What the exercise asks ▸ Set down, word for word, the lines of the records below, starting at the line that contains "What measurable distance" and ending with the final line of the records. Leave the pictures out of your answer.

Dataset records ▸
╔══

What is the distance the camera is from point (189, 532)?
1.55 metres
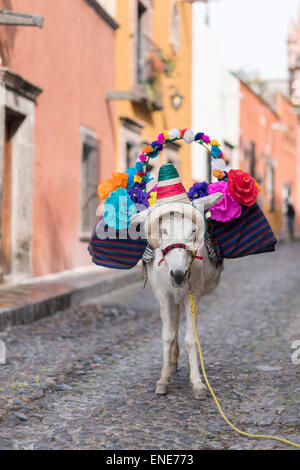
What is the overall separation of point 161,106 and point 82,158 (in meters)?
4.05

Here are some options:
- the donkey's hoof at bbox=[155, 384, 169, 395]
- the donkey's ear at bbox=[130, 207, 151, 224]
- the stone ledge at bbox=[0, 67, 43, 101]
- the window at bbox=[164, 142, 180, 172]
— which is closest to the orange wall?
the window at bbox=[164, 142, 180, 172]

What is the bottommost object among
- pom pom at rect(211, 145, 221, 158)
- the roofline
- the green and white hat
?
the green and white hat

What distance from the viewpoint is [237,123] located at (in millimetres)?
24406

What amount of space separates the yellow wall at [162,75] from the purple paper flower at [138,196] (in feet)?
33.2

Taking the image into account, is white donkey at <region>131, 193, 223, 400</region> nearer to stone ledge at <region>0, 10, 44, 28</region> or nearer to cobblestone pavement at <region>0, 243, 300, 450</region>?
cobblestone pavement at <region>0, 243, 300, 450</region>

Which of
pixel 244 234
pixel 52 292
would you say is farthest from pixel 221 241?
pixel 52 292

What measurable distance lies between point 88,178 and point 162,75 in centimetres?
482

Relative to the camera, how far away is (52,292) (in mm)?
8414

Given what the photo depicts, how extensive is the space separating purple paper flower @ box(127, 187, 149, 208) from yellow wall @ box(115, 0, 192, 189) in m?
10.1

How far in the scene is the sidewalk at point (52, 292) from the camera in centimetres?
709

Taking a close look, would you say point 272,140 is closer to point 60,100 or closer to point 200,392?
point 60,100

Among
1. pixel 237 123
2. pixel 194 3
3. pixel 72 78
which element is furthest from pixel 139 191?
pixel 237 123

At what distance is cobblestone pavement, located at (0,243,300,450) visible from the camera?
3.55 metres
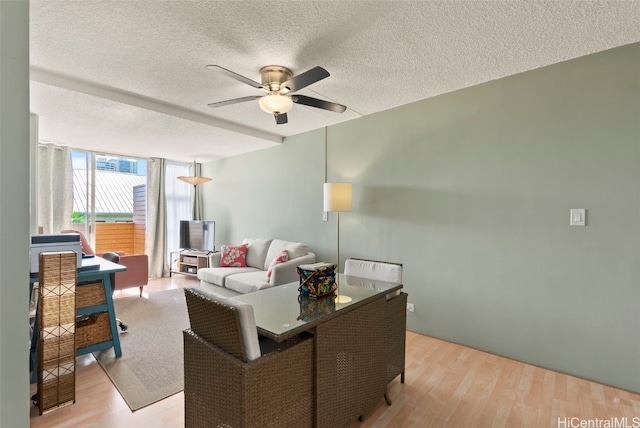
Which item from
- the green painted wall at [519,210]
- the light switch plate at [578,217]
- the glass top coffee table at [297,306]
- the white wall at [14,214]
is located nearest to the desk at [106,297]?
the glass top coffee table at [297,306]

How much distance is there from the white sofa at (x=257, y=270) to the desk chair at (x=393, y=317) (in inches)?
55.0

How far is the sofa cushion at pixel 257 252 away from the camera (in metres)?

╚══

Right answer ▸
What measurable distance lies between point 88,178 and point 162,75 in centimetres?
482

Relative to the camera, how far away is (52,292) (in mm)?
8414

Given what the photo depicts, how extensive is the space separating purple paper flower @ box(127, 187, 149, 208) from yellow wall @ box(115, 0, 192, 189) in m?
10.1

How far in the scene is the sidewalk at point (52, 292) from the camera in centimetres?
709

Taking a close look, would you say point 272,140 is closer to point 60,100 or closer to point 200,392?
point 60,100

Among
1. pixel 237 123
2. pixel 194 3
3. pixel 72 78
which element is furthest from pixel 139 191?
pixel 237 123

At what distance is cobblestone pavement, located at (0,243,300,450) visible from the camera?
3.55 metres
Which item from
- the green painted wall at [519,210]
- the light switch plate at [578,217]
- the glass top coffee table at [297,306]
- the white wall at [14,214]
is located nearest to the desk at [106,297]?
the glass top coffee table at [297,306]

How much distance is there from the white sofa at (x=257, y=270) to the desk chair at (x=393, y=317) (in inches)?
55.0

How far is the sofa cushion at pixel 257 252 away from the camera (in metres)?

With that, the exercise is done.